The best argument to donate? Self-interest

  1. Doing the same thing jointly is important. The vaccine-rich countries have to adopt the same donation strategy: there are no scenarios in which different countries doing different things is the best course of action.
  2. Given the strategic nature of donating one’s own vaccines to produce a public good (global health), the optimal donation strategy will more often be likely to stick when there are fewer rather than more vaccine-rich countries.
    This is because vaccine-rich countries will then find it much easier to monitor each other’s actual contributions and to keep the joint agreement working.
  3. But importantly, if vaccine-rich countries can jointly vaccinate a very large share of the vaccine-poor world, it is actually the best course of action from their own viewpoint to donate all of their surplus vaccines, irrespective of how likely it is that new variants of the virus will occur later.
    Because the more vaccinated people there are globally, the less risk there is of new variants emerging.
    And in most cases, this optimal full-donation strategy will also be stable in the real world. In other words, if production of vaccines can be on a large enough scale - a technical question, not a political one – then there are good grounds for actually achieving full world coverage.
  4. Lastly, even in a more realistic scenario in which vaccine-rich countries cannot reach this very high level of poor-world coverage, donating some of their surplus vaccines is still their best course of action in a specific set of circumstances, notably a low likelihood of new variants.
    But this optimal partial-donation solution is less often stable, because each individual vaccine-rich country now has much stronger incentives than before to opt out or never enter such a partial-donation coalition.
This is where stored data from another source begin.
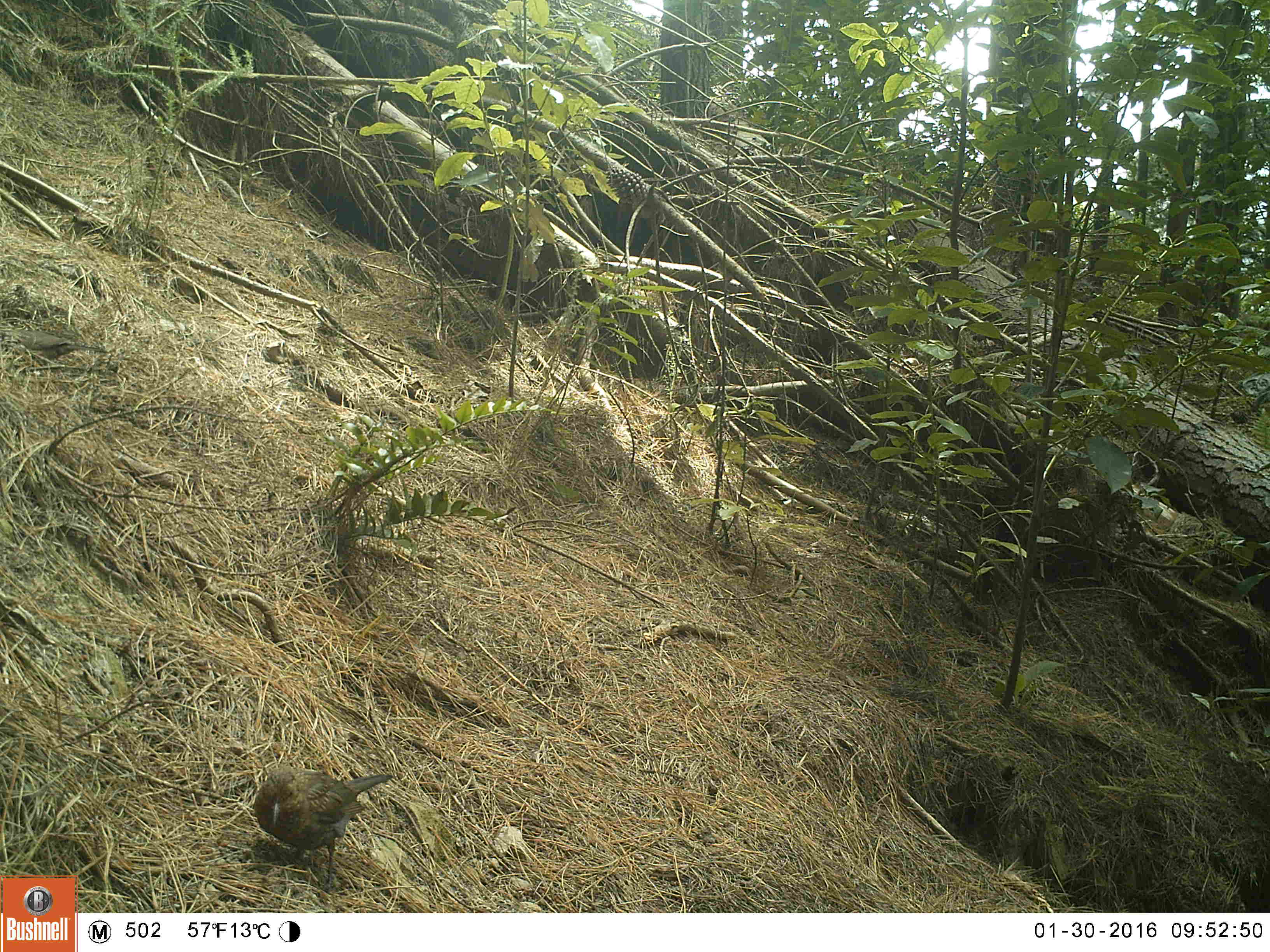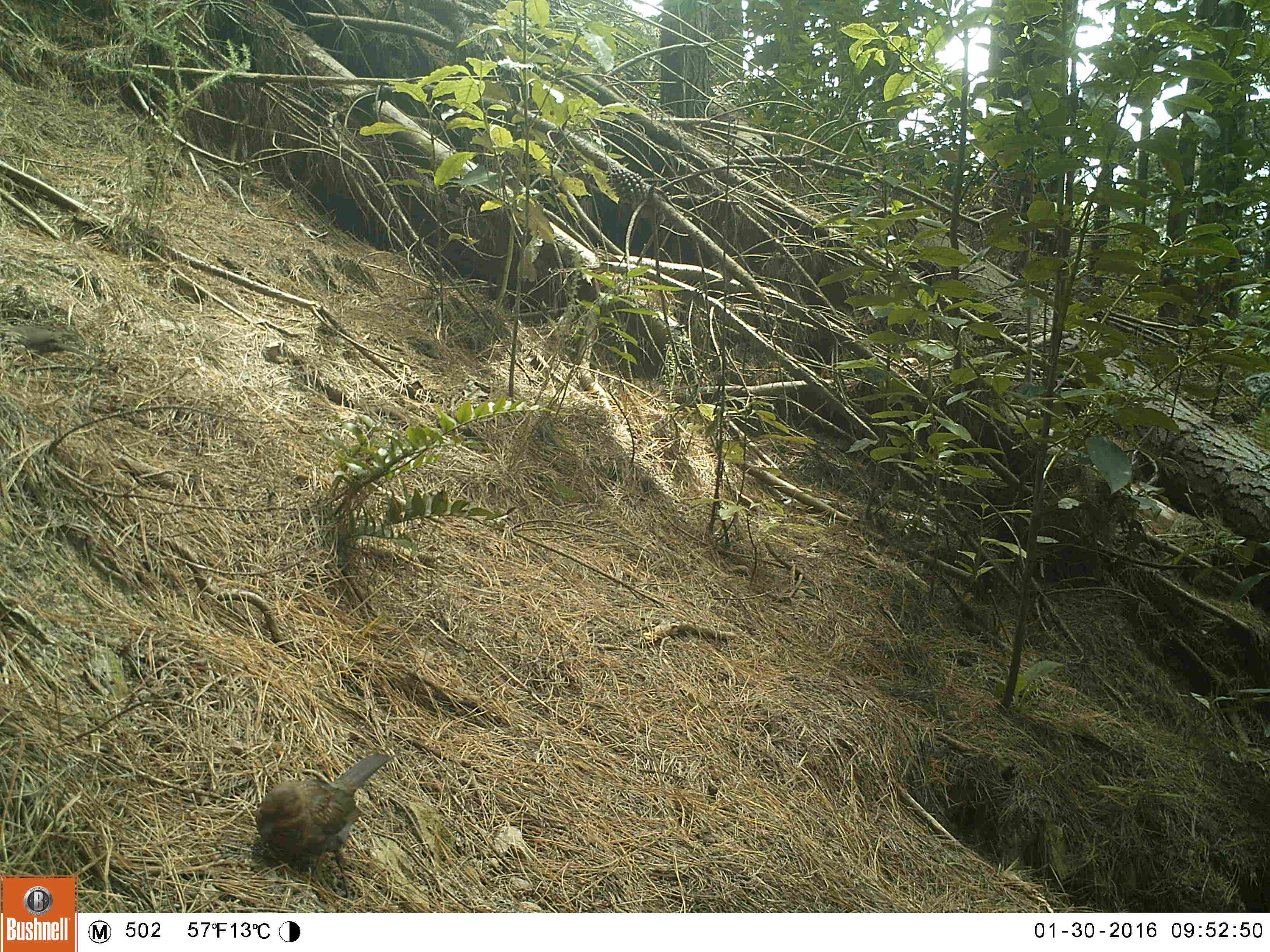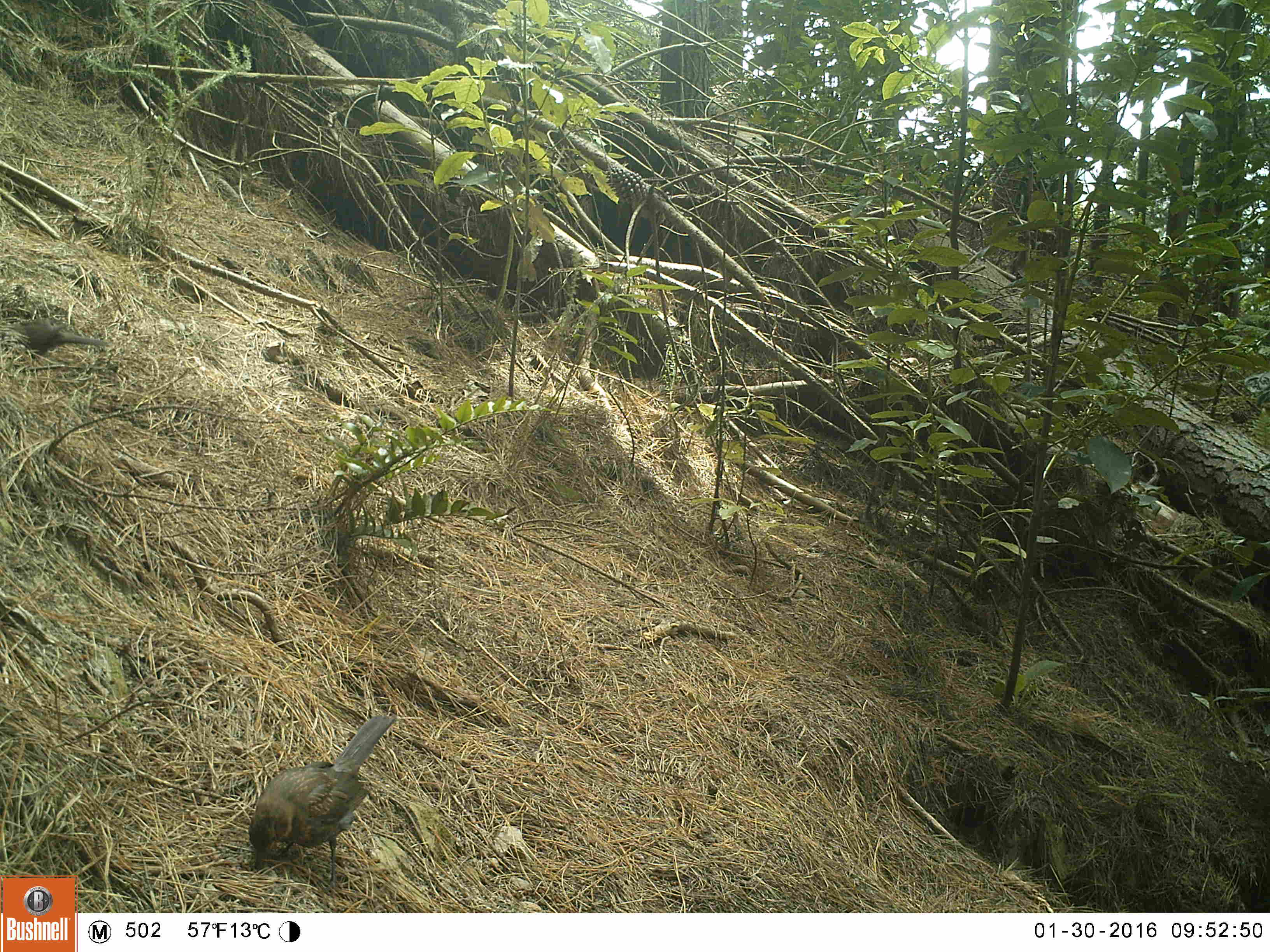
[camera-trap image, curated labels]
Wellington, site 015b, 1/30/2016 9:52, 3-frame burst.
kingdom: Animalia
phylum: Chordata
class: Aves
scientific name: Aves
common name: bird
The policy lesson: a narrow corridor of self-interested donation

These results offer hard foundation for modest hope about win-win global pandemic cooperation.

Notably our high-coverage scenario indicates good grounds for expecting global vaccination to be a reachable goal, especially if relatively small coalitions of vaccine-rich countries can technically achieve a large vaccine production capacity.

As we have shown, if vaccine-rich countries can jointly vaccinate a very substantial part of the vaccine-poor world, it is not just optimal for them to donate all of their surplus vaccines, irrespective of the likelihood of new variants of the virus - they will also willingly adopt this strategy, and stick to it.

More generally, our research shows that a narrow corridor of conditions exists under which strict self-interest alone, without recourse to other motivations such as ‘international solidarity’ or ‘vaccine diplomacy’, will make vaccine-rich countries help the vaccine-poor world in fighting global pandemics.

It is on this narrow corridor that international organizations such as the World Health Organization could more fruitfully focus their coordination and cooperation promotion efforts.